De acordo com o texto sobre Nelson Rodrigues, para qual time de futebol ele torcia?

## Trecho dado
________________________________________

Nelson Rodrigues: o cronista dos cronistas

 

Um pernambucano (nascimento) carioca (morada) oriundo de uma família de jornalistas que empobreceu. Viveu no Rio de Janeiro, trabalhou como repórter policial e foi colunista em vários jornais. Dessa vivência saiu um dos trabalhos mais personalíssimos e cultuados da dramaturgia e da literatura brasileiras.

 

Apaixonado por futebol, torcedor do Fluminense - assim como o foi Jô Soares -, escreveu antológicas crônicas sobre o futebol, indo desde o Fla-Flu até a seleção brasileira de 1958. Um mestre por sua capacidade literária, um reacionário por orientação política, um cristão conservador por sua fé e, paradoxalmente, um autointitulado anjo pornográfico pelo conteúdo erótico e amoral de seu teatro, na verdade uma visão realista da sociedade, ou seja, um olhar elucidativo por detrás do véu da hipocrisia que esconde "a vida como ela é" - não por acaso o título de um de seus maiores sucessos na arte da escrita, uma série de contos publicados em jornal. Eis o imortal e cultuado Nelson Rodrigues que, fosse vivo, faria 110 anos no dia de hoje.

 

Não sei se escrevo para os mais velhos ou se para os mais jovens, mas o fato é que, para os que desejam entrar no ambiente brasileiro dos anos 1920 aos 1960, independente da faixa etária, a obra de Rodrigues é um mapa da construção de nossa recente identidade nacional, do "complexo de vira-latas" à "pátria de chuteiras", passando pelo "óbvio ululante". Como dramaturgo, contista, romancista ou cronista, sempre foi realista e, quanto a crônica, especificamente a esportiva, que é apenas uma faceta de sua literatura, constituem-se em gênero e tema onde foi igualmente grande e, por eles, podemos chamá-lo aqui no Brasil, sem exageros, de o cronista dos cronistas, isto é, o cronista que a maioria dos cronistas nacionais respeita e reverencia. E isso que temos cronistas do porte de Rubem Braga, Luis Fernando Veríssimo e Sérgio Porto (Stanislaw Ponte Preta) no Brasil.

________________________________________

## Seção de dados
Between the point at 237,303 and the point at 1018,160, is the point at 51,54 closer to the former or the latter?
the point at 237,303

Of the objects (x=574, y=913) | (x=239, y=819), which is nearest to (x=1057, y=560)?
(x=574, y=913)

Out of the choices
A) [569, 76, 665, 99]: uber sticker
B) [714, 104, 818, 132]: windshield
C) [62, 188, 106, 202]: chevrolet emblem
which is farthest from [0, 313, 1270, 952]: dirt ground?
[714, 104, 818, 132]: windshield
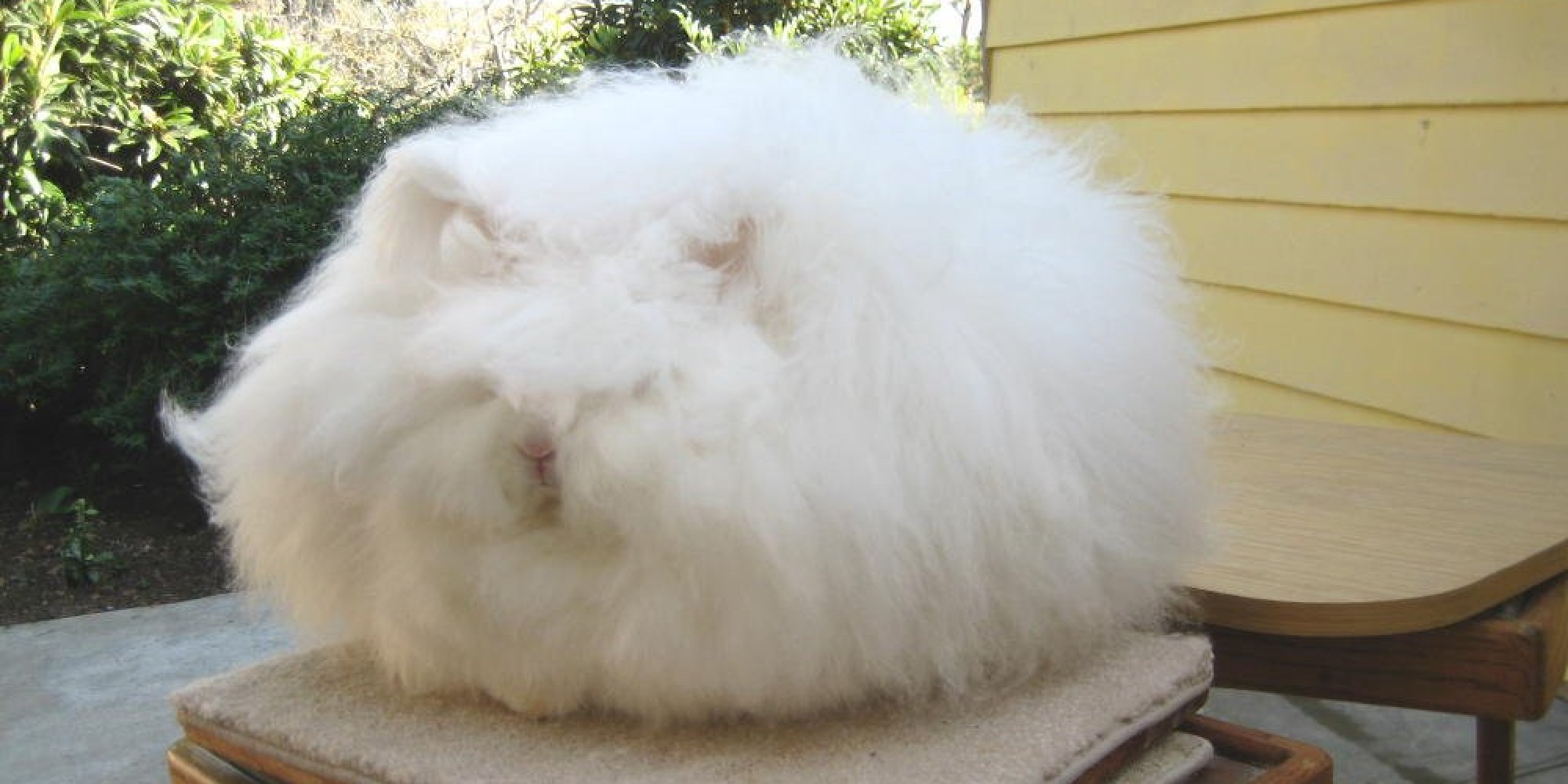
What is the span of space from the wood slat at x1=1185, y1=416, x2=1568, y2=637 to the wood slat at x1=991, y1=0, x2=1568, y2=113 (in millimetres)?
793

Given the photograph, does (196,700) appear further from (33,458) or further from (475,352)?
(33,458)

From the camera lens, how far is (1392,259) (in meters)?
2.39

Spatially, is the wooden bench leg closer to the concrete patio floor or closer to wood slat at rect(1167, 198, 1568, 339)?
the concrete patio floor

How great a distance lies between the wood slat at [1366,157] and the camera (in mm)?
2094

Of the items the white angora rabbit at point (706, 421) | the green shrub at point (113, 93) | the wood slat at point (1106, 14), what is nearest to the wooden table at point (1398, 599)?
the white angora rabbit at point (706, 421)

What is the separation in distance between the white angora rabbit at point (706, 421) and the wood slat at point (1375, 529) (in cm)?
22

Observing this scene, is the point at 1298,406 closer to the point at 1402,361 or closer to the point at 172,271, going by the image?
the point at 1402,361

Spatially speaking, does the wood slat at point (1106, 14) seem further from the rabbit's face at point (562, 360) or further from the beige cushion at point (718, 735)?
the rabbit's face at point (562, 360)

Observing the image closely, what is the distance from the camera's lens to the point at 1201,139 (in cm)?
284

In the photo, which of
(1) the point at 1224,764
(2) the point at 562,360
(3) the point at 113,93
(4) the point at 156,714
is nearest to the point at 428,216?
(2) the point at 562,360

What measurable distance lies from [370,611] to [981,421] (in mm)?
479

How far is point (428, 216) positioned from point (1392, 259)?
6.81 feet

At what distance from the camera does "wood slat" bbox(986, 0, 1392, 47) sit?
103 inches

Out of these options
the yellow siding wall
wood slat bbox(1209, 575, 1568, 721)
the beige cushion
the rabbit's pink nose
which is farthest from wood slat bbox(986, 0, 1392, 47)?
the rabbit's pink nose
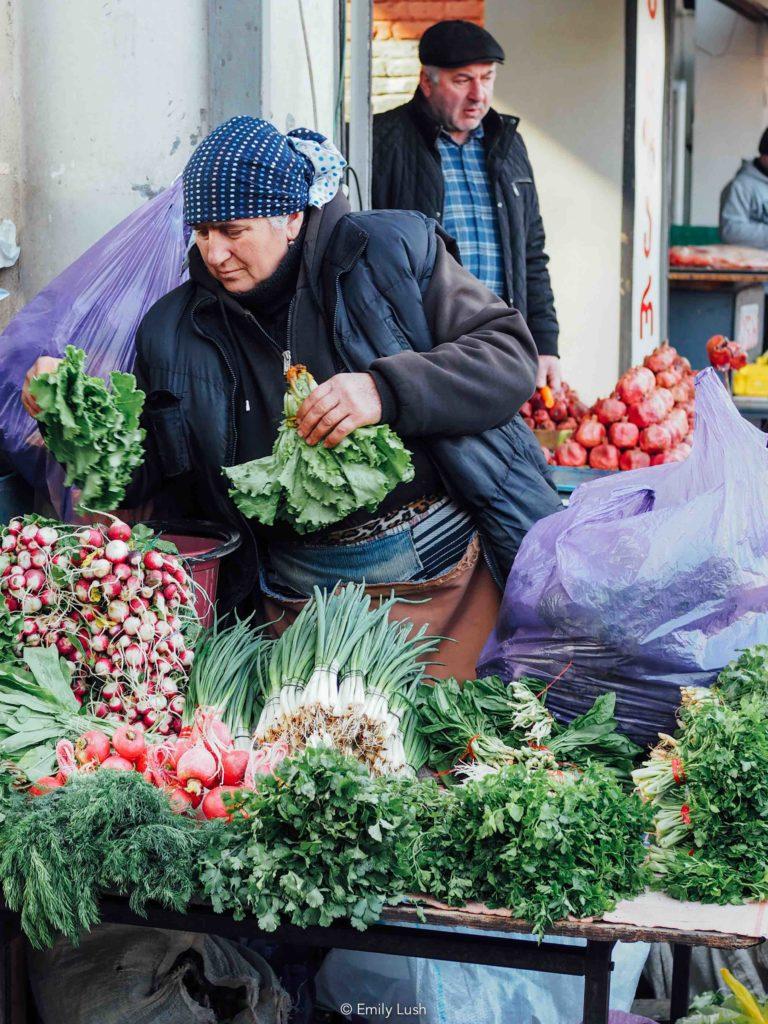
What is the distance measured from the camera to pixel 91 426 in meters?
2.69

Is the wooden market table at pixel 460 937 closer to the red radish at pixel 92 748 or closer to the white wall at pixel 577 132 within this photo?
the red radish at pixel 92 748

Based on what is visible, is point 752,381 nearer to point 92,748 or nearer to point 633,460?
point 633,460

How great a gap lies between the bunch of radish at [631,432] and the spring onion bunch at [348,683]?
2048 millimetres

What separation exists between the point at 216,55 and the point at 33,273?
824 mm

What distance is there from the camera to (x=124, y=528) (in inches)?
103

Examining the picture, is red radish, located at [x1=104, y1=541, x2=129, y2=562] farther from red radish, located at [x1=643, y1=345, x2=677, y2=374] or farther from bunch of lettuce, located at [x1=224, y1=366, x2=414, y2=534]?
red radish, located at [x1=643, y1=345, x2=677, y2=374]

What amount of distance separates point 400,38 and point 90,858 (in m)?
6.76

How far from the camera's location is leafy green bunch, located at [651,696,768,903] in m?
2.12

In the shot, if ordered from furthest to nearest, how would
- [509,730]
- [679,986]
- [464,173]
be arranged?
1. [464,173]
2. [679,986]
3. [509,730]

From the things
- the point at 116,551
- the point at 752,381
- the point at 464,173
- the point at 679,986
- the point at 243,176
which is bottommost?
the point at 679,986

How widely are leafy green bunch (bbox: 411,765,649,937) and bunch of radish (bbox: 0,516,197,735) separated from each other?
0.73m

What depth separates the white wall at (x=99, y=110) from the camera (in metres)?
3.60

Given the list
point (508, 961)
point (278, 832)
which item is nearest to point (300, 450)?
point (278, 832)

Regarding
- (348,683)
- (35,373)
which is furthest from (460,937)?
(35,373)
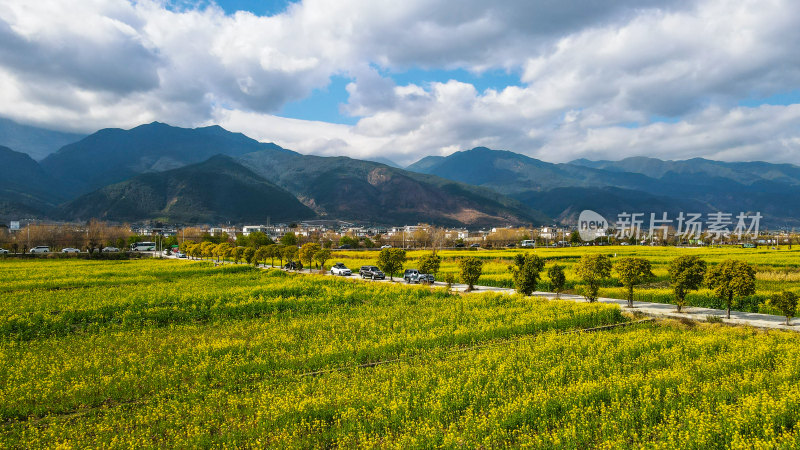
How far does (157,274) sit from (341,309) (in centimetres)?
3498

________________________________________

## Resposta
Ele torcia para o Fluminense.